Written task: Reproduce the records word for word, starting at the line that contains "From the presented list" and continuing through the end of the records, with both ends included.

Given data:
— START —

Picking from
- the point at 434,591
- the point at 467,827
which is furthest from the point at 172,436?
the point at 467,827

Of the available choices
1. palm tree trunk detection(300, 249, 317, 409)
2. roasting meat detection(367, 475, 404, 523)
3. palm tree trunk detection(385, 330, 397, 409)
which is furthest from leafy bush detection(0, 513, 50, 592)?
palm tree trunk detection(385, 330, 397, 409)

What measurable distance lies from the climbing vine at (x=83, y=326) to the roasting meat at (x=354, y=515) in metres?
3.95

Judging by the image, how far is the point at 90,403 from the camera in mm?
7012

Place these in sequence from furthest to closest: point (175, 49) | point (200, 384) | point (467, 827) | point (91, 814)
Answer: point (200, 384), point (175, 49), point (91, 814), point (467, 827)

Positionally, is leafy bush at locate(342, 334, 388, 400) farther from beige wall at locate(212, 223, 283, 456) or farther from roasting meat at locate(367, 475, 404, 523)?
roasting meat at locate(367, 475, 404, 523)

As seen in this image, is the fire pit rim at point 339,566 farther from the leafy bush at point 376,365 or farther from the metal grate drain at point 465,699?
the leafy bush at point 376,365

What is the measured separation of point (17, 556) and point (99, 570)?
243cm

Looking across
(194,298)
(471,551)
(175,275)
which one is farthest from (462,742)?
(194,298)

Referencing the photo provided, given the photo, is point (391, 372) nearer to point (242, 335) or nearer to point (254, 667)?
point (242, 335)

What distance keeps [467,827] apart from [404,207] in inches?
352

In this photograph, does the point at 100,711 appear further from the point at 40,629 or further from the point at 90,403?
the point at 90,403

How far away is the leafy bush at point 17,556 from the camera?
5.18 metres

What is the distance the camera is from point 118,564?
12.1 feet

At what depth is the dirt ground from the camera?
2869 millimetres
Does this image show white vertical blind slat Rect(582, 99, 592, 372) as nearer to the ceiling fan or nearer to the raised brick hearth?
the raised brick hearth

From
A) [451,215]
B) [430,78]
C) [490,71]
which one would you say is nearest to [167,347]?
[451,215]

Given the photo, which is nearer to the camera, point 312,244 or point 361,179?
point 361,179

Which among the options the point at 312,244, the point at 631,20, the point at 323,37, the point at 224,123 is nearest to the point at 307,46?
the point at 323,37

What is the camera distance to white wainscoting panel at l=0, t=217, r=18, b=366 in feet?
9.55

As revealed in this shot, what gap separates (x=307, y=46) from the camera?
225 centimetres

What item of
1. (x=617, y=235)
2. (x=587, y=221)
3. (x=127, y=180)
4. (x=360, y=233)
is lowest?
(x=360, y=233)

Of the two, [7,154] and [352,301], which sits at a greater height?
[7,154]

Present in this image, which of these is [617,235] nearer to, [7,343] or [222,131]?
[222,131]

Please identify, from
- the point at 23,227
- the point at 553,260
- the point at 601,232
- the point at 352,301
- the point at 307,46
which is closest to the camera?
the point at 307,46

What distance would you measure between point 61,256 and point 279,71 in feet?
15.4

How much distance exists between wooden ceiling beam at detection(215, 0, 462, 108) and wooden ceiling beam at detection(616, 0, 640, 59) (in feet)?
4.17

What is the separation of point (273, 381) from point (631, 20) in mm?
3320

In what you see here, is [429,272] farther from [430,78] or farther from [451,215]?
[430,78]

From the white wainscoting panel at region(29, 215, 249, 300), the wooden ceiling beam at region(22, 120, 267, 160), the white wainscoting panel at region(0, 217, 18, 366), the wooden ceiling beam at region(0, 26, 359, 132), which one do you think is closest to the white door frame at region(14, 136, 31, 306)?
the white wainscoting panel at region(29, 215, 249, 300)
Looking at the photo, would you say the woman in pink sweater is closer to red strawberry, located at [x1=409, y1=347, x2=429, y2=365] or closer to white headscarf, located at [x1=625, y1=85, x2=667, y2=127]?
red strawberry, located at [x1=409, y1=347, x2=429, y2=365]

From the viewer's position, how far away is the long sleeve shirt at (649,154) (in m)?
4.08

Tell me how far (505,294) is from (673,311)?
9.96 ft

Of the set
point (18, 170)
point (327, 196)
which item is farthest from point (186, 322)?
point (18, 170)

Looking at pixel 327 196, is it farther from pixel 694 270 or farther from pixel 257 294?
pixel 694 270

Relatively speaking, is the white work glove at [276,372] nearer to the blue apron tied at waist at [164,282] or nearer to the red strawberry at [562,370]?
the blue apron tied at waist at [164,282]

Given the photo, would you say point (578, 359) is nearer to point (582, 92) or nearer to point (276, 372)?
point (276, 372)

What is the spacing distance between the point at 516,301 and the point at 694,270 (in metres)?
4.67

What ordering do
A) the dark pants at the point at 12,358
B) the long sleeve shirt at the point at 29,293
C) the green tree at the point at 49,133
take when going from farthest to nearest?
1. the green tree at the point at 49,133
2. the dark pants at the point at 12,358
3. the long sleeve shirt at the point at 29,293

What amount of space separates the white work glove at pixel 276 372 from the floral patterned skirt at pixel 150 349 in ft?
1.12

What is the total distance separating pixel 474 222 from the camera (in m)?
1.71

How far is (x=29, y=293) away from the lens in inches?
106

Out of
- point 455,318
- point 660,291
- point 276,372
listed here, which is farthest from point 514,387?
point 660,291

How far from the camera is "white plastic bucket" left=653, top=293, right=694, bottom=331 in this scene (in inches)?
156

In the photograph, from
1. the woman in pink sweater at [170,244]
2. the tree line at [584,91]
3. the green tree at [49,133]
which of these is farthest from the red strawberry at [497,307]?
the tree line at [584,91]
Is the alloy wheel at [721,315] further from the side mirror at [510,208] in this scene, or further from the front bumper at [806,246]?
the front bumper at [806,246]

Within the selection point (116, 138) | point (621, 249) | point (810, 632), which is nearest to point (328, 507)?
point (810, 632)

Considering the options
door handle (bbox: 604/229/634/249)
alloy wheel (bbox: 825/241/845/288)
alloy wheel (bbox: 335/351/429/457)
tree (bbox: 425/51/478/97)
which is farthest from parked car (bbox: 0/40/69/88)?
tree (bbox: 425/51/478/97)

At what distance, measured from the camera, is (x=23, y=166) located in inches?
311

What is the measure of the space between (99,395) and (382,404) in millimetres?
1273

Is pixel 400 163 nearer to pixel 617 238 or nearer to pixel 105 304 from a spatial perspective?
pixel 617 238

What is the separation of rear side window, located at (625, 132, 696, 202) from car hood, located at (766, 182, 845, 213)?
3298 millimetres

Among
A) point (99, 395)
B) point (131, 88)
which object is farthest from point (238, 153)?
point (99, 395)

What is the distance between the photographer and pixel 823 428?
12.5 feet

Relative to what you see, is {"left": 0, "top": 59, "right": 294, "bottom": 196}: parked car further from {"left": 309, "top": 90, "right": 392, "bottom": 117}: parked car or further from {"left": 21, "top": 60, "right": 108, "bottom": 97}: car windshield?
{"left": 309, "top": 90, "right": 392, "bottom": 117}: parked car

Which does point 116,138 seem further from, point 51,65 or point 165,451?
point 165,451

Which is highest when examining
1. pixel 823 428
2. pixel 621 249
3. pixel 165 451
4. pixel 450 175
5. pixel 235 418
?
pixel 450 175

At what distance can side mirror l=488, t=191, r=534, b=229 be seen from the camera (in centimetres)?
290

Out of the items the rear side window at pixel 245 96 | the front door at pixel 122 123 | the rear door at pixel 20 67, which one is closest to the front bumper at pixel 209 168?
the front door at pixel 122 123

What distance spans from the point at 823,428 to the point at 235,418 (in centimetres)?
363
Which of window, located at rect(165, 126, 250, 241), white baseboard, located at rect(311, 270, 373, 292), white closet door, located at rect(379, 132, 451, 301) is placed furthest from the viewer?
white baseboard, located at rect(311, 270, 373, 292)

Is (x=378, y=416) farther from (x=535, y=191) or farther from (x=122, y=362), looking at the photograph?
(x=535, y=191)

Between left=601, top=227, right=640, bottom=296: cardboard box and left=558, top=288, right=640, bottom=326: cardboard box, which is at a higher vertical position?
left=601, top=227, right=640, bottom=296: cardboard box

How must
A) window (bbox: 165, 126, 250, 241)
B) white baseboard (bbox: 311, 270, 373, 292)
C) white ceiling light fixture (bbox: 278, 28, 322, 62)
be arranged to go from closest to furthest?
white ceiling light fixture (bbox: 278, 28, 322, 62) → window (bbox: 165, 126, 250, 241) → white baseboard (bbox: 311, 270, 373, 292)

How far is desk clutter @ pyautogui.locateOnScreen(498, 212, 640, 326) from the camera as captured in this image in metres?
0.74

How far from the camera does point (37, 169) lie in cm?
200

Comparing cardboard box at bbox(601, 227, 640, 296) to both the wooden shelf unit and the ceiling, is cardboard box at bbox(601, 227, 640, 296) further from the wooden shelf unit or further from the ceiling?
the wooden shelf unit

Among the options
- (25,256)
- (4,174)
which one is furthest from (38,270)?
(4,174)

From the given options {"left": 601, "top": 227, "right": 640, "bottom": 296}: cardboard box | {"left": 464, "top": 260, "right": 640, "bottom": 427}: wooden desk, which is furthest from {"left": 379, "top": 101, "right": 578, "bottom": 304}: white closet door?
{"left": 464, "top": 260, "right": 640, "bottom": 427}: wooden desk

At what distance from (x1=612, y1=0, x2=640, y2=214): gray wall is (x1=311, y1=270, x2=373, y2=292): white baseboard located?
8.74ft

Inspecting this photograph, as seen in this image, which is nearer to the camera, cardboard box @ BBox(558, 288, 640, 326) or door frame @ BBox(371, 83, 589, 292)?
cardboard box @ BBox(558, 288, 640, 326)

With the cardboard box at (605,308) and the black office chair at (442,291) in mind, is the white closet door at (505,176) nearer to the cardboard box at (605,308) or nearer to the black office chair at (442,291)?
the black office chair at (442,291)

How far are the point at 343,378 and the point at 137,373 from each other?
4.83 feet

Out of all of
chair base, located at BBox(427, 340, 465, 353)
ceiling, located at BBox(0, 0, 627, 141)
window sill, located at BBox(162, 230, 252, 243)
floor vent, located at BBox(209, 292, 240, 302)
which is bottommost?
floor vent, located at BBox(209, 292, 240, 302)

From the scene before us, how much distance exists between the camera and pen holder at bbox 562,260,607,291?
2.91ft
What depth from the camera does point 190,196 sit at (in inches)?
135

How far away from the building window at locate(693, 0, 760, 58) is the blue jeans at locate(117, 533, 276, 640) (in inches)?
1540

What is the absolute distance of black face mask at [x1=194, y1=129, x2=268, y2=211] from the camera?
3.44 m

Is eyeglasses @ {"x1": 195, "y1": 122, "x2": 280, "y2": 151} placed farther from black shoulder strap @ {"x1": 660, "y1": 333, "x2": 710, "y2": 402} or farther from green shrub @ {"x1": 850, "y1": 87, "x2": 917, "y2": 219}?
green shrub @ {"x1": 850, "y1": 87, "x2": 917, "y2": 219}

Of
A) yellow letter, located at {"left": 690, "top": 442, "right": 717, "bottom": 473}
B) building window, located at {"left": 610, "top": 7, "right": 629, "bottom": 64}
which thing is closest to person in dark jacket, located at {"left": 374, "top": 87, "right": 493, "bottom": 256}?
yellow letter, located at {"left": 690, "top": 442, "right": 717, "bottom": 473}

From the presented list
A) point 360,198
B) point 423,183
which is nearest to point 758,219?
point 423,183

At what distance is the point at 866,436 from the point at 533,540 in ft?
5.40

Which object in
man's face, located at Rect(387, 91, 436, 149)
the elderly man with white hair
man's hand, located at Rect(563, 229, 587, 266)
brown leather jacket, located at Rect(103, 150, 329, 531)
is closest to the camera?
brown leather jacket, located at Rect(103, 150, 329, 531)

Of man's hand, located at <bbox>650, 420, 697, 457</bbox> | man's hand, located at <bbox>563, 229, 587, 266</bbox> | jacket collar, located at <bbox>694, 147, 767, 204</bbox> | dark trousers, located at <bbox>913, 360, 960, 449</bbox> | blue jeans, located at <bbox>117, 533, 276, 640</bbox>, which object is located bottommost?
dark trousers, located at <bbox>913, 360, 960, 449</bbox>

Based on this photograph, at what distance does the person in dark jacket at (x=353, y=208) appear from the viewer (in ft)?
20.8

— END —

Task answer:
From the presented list
A) point 360,198
B) point 423,183
which is nearest to point 758,219?
point 423,183

At what distance is the point at 866,436 from the point at 533,540 in ft?
5.40

Which object in
man's face, located at Rect(387, 91, 436, 149)
the elderly man with white hair
man's hand, located at Rect(563, 229, 587, 266)
brown leather jacket, located at Rect(103, 150, 329, 531)
is closest to the camera?
brown leather jacket, located at Rect(103, 150, 329, 531)

Of man's hand, located at <bbox>650, 420, 697, 457</bbox> | man's hand, located at <bbox>563, 229, 587, 266</bbox> | jacket collar, located at <bbox>694, 147, 767, 204</bbox> | dark trousers, located at <bbox>913, 360, 960, 449</bbox> | blue jeans, located at <bbox>117, 533, 276, 640</bbox>, which object is located bottommost?
dark trousers, located at <bbox>913, 360, 960, 449</bbox>

Based on this photograph, at what distance does the person in dark jacket at (x=353, y=208) appear from the viewer (in ft)?
20.8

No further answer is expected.